Localize Your Skincare For Summer

At 35°C, we’re all inclined to show more skin. But air pollutants and the sun can cause problems such as accelerated skin aging, hyperpigmentation and dermatitis – problems that can be exacerbated depending on where you live. Here is how you can localize your skincare regime for a healthy, well-protected complexion.

Choose your skincare products wisely

The type of barrier protection your skin needs in winter is usually different from what it needs in summer, so you will need to make adjustments.


Exfoliating should go hand-in-hand with moisturizing, as it helps to remove the dead skin cells that accumulate on the surface of the skin. This allows the nutrients from the moisturizer to be absorbed easily. Doing one without the other won’t work that well.

To look after your skin in the best way possible this summer, you need to factor in where you live.


Humid environments are known to increase the sebum production in your skin, making it oilier and prone to acne lesions. Dermatologist at Laserderm Illovo, Dr Noori Moti-Joosub, suggests changing your oil-based moisturizer for something more water-based and less hydrating.


If your skin’s oil production is overactive in Durban’s humid environment, your initial thought may be to exfoliate more often. However, stripping your natural oils too regularly will only make things worse. Exfoliate twice a week and speak to your dermatologist if you don’t see any difference.


Unfortunately, Johannesburg weather is always dry, making your skin prone to dehydration and atopic dermatitis. Moti-Joosub recommends using a rich emollient every day to keep your skin protected and strong.


Due the city’s dry weather and substantial amount of pollution, Joburgers are often exposed to a number of environmental harms. Exfoliating more than three times a week could be too harsh on your skin. Speak to your dermatologist and be sure to alternate between a good cleanser and detoxification mask programme. skincare | Longevity LIVE

Cape Town

Although summers are warm, they can also be slightly dry. Make sure to use a surfactant-free soap when washing, to preserve your natural skin oils.


With plenty of oxygen in the air, Capetonians should be able to follow the general rule, as stated by the American Academy of Dermatology, and exfoliate twice a week. Keep in mind that exfoliating can increase skin sensitivity by up to 45%; if your skin is sensitive, bring it down to once a week.

Find out more about the best ways to take care of your skin here.

Top Tip:

During the summer, use an oil-control sunscreen. Its thinner, less hydrating consistency will prevent your skin from feeling too oily.

Get the right sunscreen

Sunscreen is a household essential. Whether it’s summer or winter, unprotected sun exposure can be detrimental. Of course, the most serious risk is skin cancer. If that isn’t enough to get you into the habit of wearing sunscreen, sun damage is also one of the main causes of premature skin aging, hyperpigmentation, discoloration and inflammation. Having said that, not all sunscreens are created equal. If you’re going to spend a decent amount of money on a product, you need to be sure it will do its job. The Sun Protection Factor (SPF) of a sunscreen will tell you only how long the sunscreen will protect you from being burned by ultraviolet rays (UV). Factors such as skin type, intensity of sunlight and perspiration will affect this. And SPF will not give you enough protection on its own.

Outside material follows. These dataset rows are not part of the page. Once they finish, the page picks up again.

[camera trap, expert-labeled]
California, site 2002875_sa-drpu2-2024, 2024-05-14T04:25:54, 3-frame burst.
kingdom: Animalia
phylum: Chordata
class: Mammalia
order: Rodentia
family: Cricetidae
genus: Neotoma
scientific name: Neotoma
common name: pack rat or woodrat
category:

“The best sunscreen needs to include high-SPF, broad-spectrum protection and antioxidants. DNA repair is also a necessity to prevent skin cancer cells from forming,” recommends the product manager for skincare at Genop Healthcare, Kelly Jefferson.

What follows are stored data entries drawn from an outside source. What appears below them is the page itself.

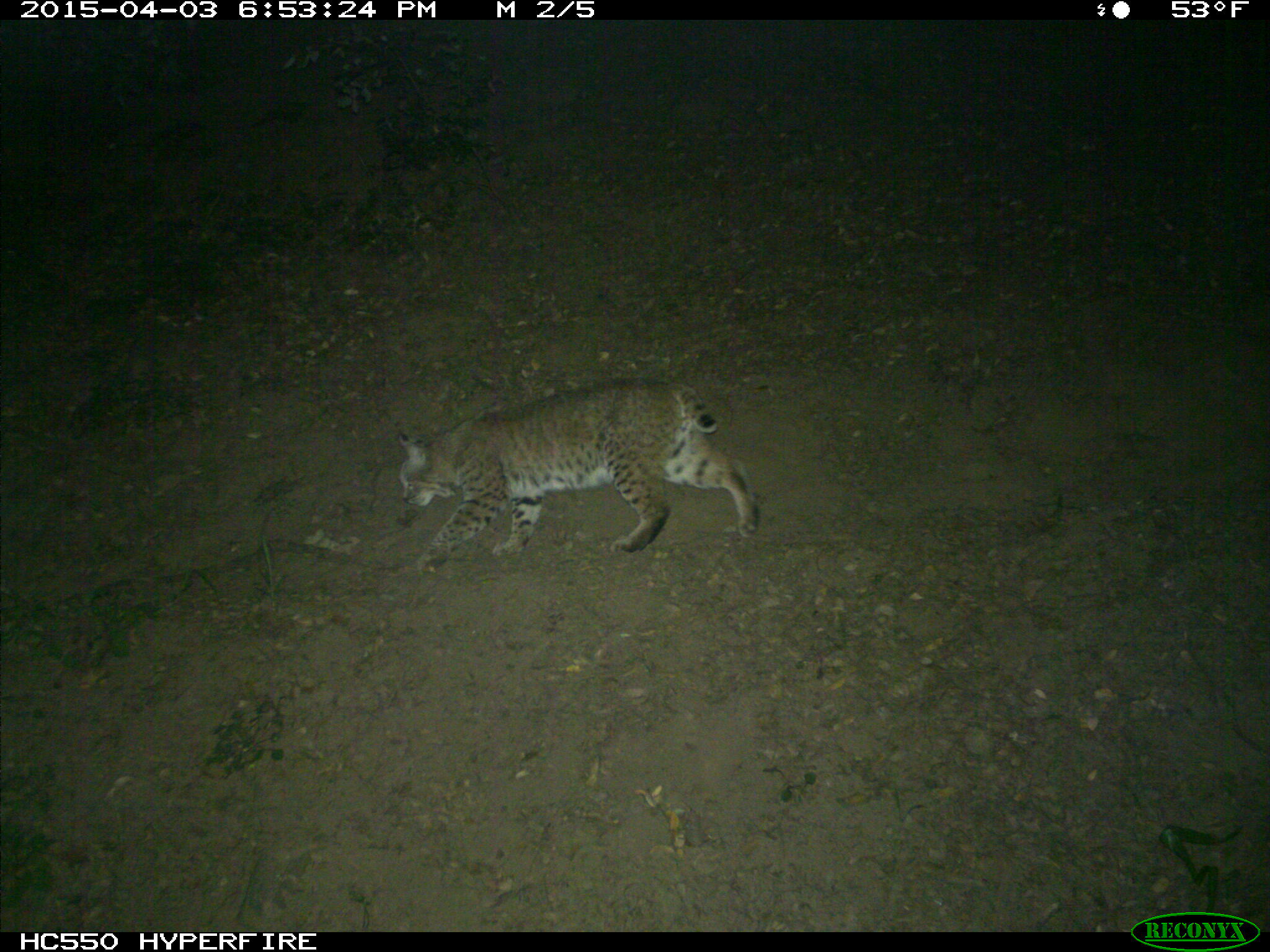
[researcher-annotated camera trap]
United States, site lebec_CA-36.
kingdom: Animalia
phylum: Chordata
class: Mammalia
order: Carnivora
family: Felidae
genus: Lynx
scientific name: Lynx rufus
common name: bobcat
Lynx rufus (bobcat).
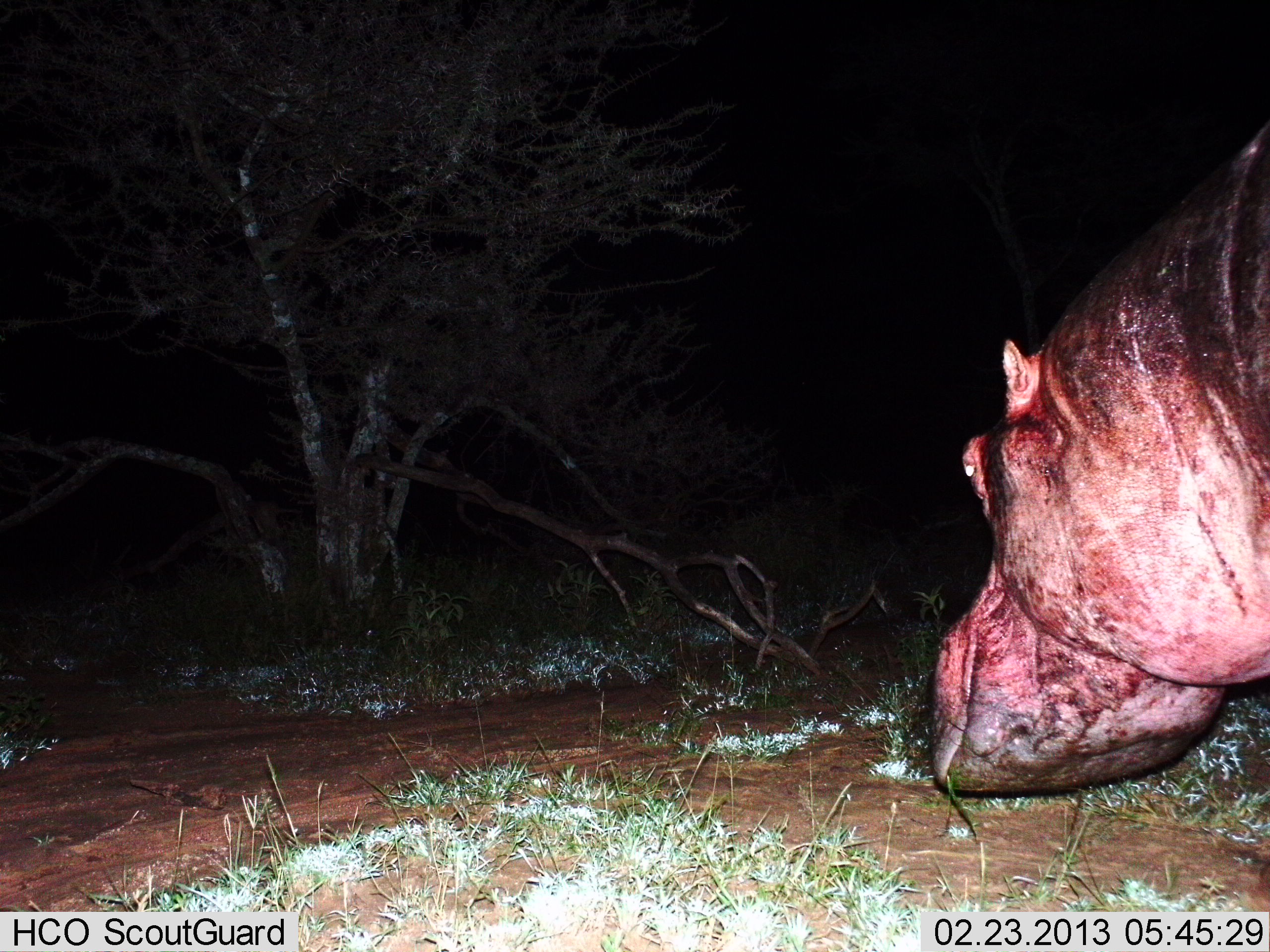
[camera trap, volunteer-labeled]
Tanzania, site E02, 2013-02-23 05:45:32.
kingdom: Animalia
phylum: Chordata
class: Mammalia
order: Artiodactyla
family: Hippopotamidae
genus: Hippopotamus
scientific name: Hippopotamus amphibius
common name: hippopotamus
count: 1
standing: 52%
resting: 0%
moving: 42%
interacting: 3%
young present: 0%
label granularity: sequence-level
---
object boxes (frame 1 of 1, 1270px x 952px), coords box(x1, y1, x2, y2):
animal: box(925, 116, 1270, 799)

Think you’ve got the sun-protection basics covered? Take our short quiz to see how well you know fact from fiction, before you go shopping for your next sunscreen.

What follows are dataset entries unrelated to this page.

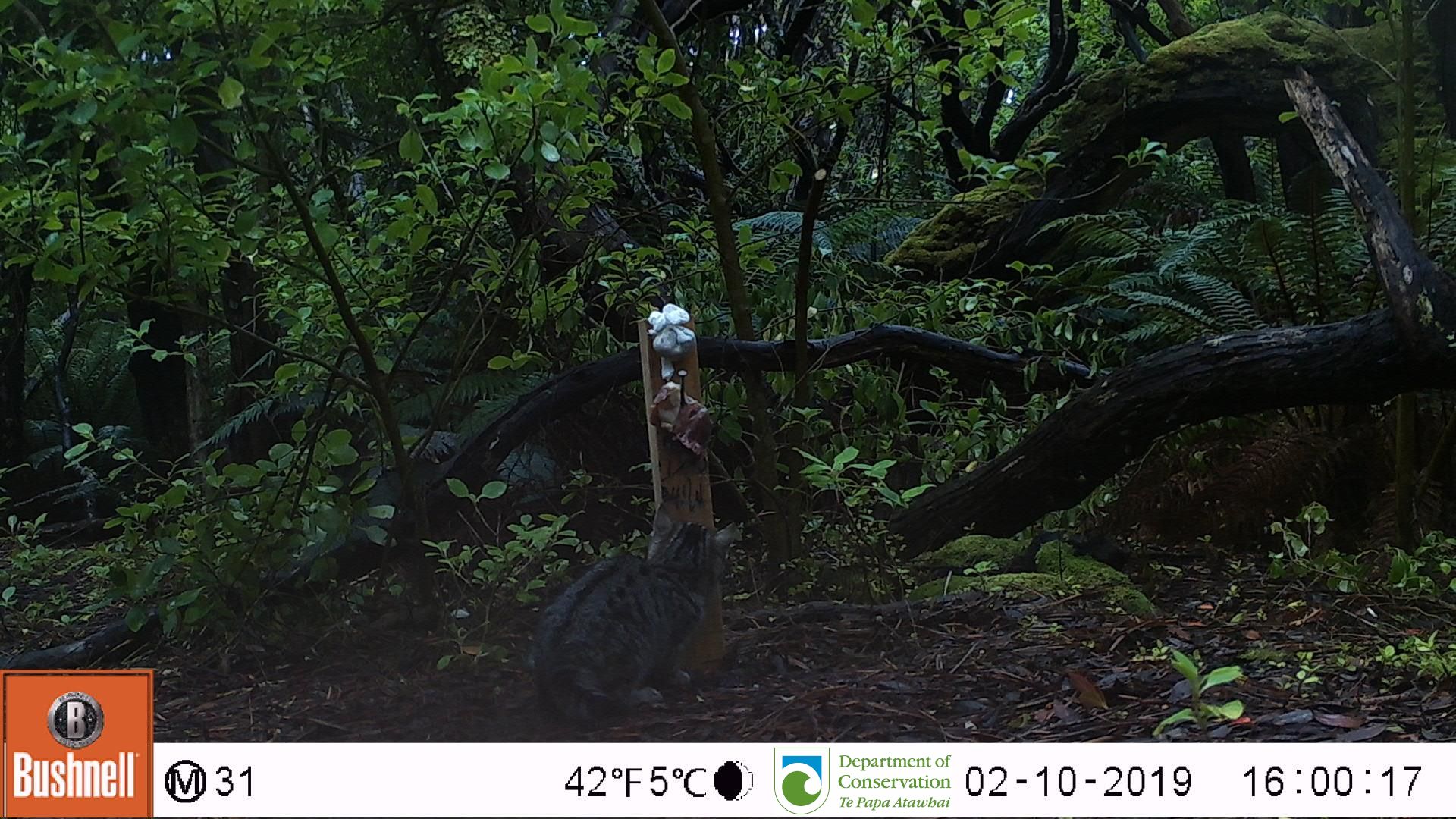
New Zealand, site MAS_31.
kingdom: Animalia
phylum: Chordata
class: Mammalia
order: Carnivora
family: Felidae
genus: Felis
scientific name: Felis catus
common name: domestic cat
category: cat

1. The SPF number is the most important information on the sunscreen bottle.

FALSE. While getting the correct SPF is important, that number indicates only how long you’ll be protected from UVB rays – the ones that cause a visible burn on the skin. It has nothing to do with UVA rays. You need to find a sunscreen that protects against both.

2. Sunscreen ensures a safe tan.

FALSE. Any change in skin colour after UV exposure is an indication of UVB damage, whether it turns brown, golden or red. Genop Healthcare’s Kelly Jefferson says: “A tan is the skin’s way of trying to protect itself from the sun. Therefore, the minute the skin changes colour, we know the skin is under stress and cells begin to get damaged. No tan is actually safe! Sunscreen provides a layer of protection which allows one to be exposed to the sun for longer before getting burnt.”

3. High-SPF sunscreens mean you can reapply less often.

TRUE. These sunscreens do buy you a little more time in the sun. However, it’s best to get into the habit of reapplying every two hours.

4. Waterproof sunscreen will last while you swim.

FALSE. There is no such thing as a waterproof sunscreen, only water-resistant. Sunscreen usually washes off in 40 to 80 minutes.

5. You need to use sunscreen only when you’re in the sun.

FALSE. It is crucial to wear sunscreen on exposed skin every day, no matter what. Even driving to work in the morning in your car is enough to cause sun damage; while ordinary glass blocks UVB, it has little effect on UVA.